● Work to complete
Each entry is to be retyped exactly as it appears. Leave the images out.

● Source material
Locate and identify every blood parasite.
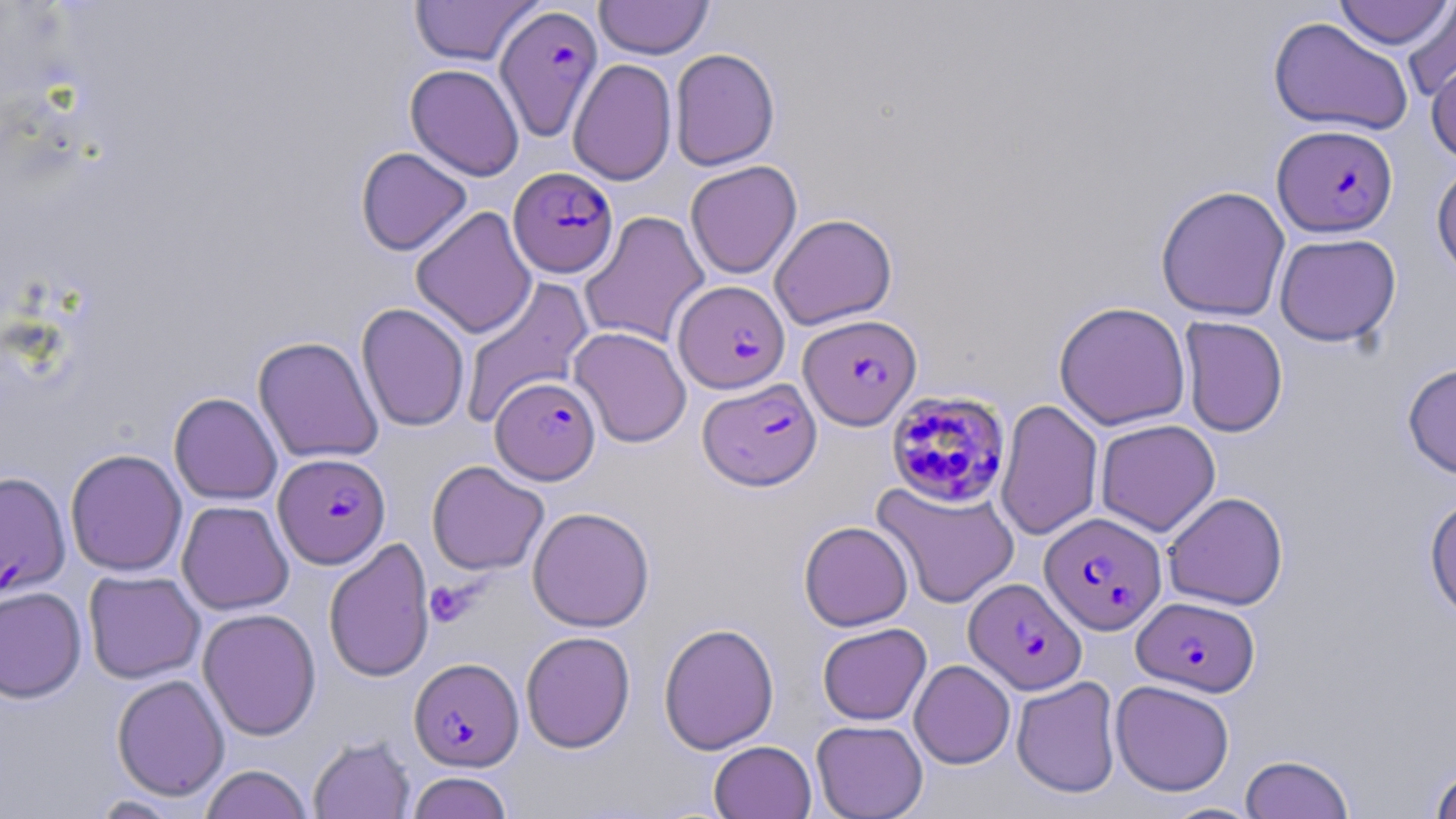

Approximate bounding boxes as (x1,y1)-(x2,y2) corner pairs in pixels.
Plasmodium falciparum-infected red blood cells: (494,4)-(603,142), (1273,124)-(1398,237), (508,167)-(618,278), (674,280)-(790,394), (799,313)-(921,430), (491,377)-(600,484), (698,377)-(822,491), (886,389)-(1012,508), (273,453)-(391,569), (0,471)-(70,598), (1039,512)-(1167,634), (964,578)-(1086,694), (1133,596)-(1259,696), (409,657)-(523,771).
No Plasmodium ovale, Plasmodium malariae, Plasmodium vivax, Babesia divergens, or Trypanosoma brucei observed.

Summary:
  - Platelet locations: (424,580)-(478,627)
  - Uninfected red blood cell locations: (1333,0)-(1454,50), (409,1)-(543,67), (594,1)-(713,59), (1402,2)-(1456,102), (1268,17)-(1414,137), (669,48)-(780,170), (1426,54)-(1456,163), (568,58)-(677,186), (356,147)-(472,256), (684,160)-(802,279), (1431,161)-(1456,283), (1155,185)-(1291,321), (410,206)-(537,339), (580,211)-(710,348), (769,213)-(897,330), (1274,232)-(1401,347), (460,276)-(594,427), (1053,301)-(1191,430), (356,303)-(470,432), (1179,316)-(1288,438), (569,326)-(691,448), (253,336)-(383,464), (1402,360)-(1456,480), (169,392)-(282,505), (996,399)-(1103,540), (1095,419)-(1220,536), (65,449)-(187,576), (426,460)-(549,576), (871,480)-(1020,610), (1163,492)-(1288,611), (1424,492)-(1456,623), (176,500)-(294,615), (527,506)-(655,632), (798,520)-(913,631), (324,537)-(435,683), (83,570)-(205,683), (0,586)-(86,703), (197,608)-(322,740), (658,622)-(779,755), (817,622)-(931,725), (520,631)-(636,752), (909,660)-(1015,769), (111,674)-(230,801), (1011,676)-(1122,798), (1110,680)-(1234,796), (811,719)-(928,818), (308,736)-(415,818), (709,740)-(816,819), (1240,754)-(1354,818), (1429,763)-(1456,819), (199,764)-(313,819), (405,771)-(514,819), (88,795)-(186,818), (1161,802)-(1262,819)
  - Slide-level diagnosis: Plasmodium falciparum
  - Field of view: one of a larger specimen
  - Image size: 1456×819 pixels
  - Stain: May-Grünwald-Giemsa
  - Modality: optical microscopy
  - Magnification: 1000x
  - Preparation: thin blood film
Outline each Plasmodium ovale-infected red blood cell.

● Written reply
Locate and identify every blood parasite.

Approximate bounding boxes as (x1,y1)-(x2,y2) corner pairs in pixels.
Plasmodium falciparum-infected red blood cells: (494,4)-(603,142), (1273,124)-(1398,237), (508,167)-(618,278), (674,280)-(790,394), (799,313)-(921,430), (491,377)-(600,484), (698,377)-(822,491), (886,389)-(1012,508), (273,453)-(391,569), (0,471)-(70,598), (1039,512)-(1167,634), (964,578)-(1086,694), (1133,596)-(1259,696), (409,657)-(523,771).
No Plasmodium ovale, Plasmodium malariae, Plasmodium vivax, Babesia divergens, or Trypanosoma brucei observed.

Summary:
  - Platelet locations: (424,580)-(478,627)
  - Uninfected red blood cell locations: (1333,0)-(1454,50), (409,1)-(543,67), (594,1)-(713,59), (1402,2)-(1456,102), (1268,17)-(1414,137), (669,48)-(780,170), (1426,54)-(1456,163), (568,58)-(677,186), (356,147)-(472,256), (684,160)-(802,279), (1431,161)-(1456,283), (1155,185)-(1291,321), (410,206)-(537,339), (580,211)-(710,348), (769,213)-(897,330), (1274,232)-(1401,347), (460,276)-(594,427), (1053,301)-(1191,430), (356,303)-(470,432), (1179,316)-(1288,438), (569,326)-(691,448), (253,336)-(383,464), (1402,360)-(1456,480), (169,392)-(282,505), (996,399)-(1103,540), (1095,419)-(1220,536), (65,449)-(187,576), (426,460)-(549,576), (871,480)-(1020,610), (1163,492)-(1288,611), (1424,492)-(1456,623), (176,500)-(294,615), (527,506)-(655,632), (798,520)-(913,631), (324,537)-(435,683), (83,570)-(205,683), (0,586)-(86,703), (197,608)-(322,740), (658,622)-(779,755), (817,622)-(931,725), (520,631)-(636,752), (909,660)-(1015,769), (111,674)-(230,801), (1011,676)-(1122,798), (1110,680)-(1234,796), (811,719)-(928,818), (308,736)-(415,818), (709,740)-(816,819), (1240,754)-(1354,818), (1429,763)-(1456,819), (199,764)-(313,819), (405,771)-(514,819), (88,795)-(186,818), (1161,802)-(1262,819)
  - Slide-level diagnosis: Plasmodium falciparum
  - Field of view: one of a larger specimen
  - Image size: 1456×819 pixels
  - Stain: May-Grünwald-Giemsa
  - Modality: optical microscopy
  - Magnification: 1000x
  - Preparation: thin blood film
Outline each Plasmodium ovale-infected red blood cell.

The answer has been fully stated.